Friday, September 11, 2009

Apples, and more apples, and How to Make an Apple Pie and See the World

I first ran into this book back in high school taking a "pretend you're a teacher" class. At least I think that's where I did. Otherwise it was my first year teaching and we used it for a nutrition unit and geography.

So, we read this several times. I mean a lot, and then we related it to Me on the Map, and talked about maps some. Then we had to get out the map and read it again and find the places on the map (it's kind of like when you give a mouse a cookie, you keep needing to do more).

You can't tell super well, but that's our map of all the places needed to go to make an apple pie. Actually, we only had to go to Whole Foods and pick one of every kind of apple to try. That, and our pantry, which has all the rest.

Now, to make that pie.

2 C flour
1 C butter
1 t salt
1/2 C ice water (in reality it's about 4 tablespoons)
1 egg yolk (which I didn't actually use)

5 granny smith apples
3/4 C sugar
1t cinnamon
1/4 t salt
2 T butter (ummm..... I forgot that part)

So first let your kids have fun with the apple peeler corer slicer (isn't that a horrendously long name?). Settle the argument with, no you only get to do one, and Mommy does the rest.

Let them break the apples into slices, remind them frequently that we aren't trying to make apple confetti. Listen to them happily tell you that you don't want peels in your apple pie because it makes bad pies, just like it makes bad applesauce. Think to yourself, they do listen to me.

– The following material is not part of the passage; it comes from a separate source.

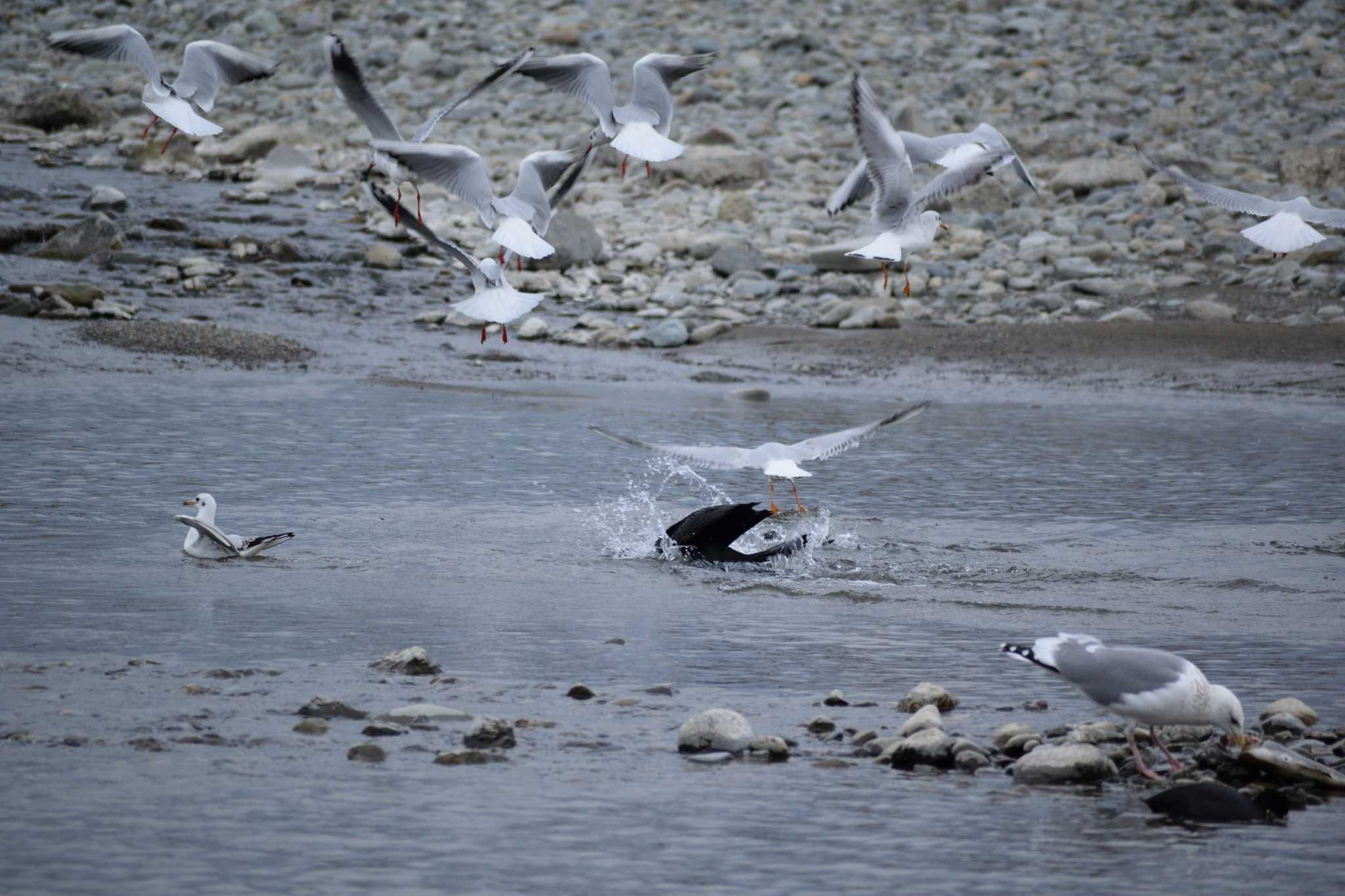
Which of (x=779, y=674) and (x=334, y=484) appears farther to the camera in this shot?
(x=334, y=484)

Let the kids help you mix the different ingredients together. Then finally get frustrated when a cup of flour gets on the floor, and they just don't have the upper body strength to really mix the silly thing, and so make them go watch TV while you mix it.

Now, divide the dough into two different balls, and for some strange reason let the kids help you roll the dough out. In case you're wondering, this is a bad idea. It's sure to get you losing your temper as they ruin the nice crust you had rolled out. Seriously think about how bad the jail time would be if you beat your children senseless (okay, not really, but I did come close to losing my temper when they tore a huge hole in the dough for the tenth time).

Again send them off to watch TV while you finish rolling out the dough. Then let them come back to make the filling. Here's my method:

Put all the apples in a gallon ziploc bag, throw in the sugar, cinammon, and salt. Shake like crazy. Now it's all mixed together, dump it into the pie. Arrange so it looks "pretty." Slap the top crust on and voila! You've got a pie all ready to bake.

Now, I don't like apple pie. Actually, the only pie I like is pumpkin and various cream type things. But, Jeff says that was a great pie even if I left out the butter.

I've also learned, that while I can make cookies, cake, and various other things like that with the kids, a pie is no fun. Really, it's only frustrating. Very very frustrating. But, they had lots of fun with the whole thing.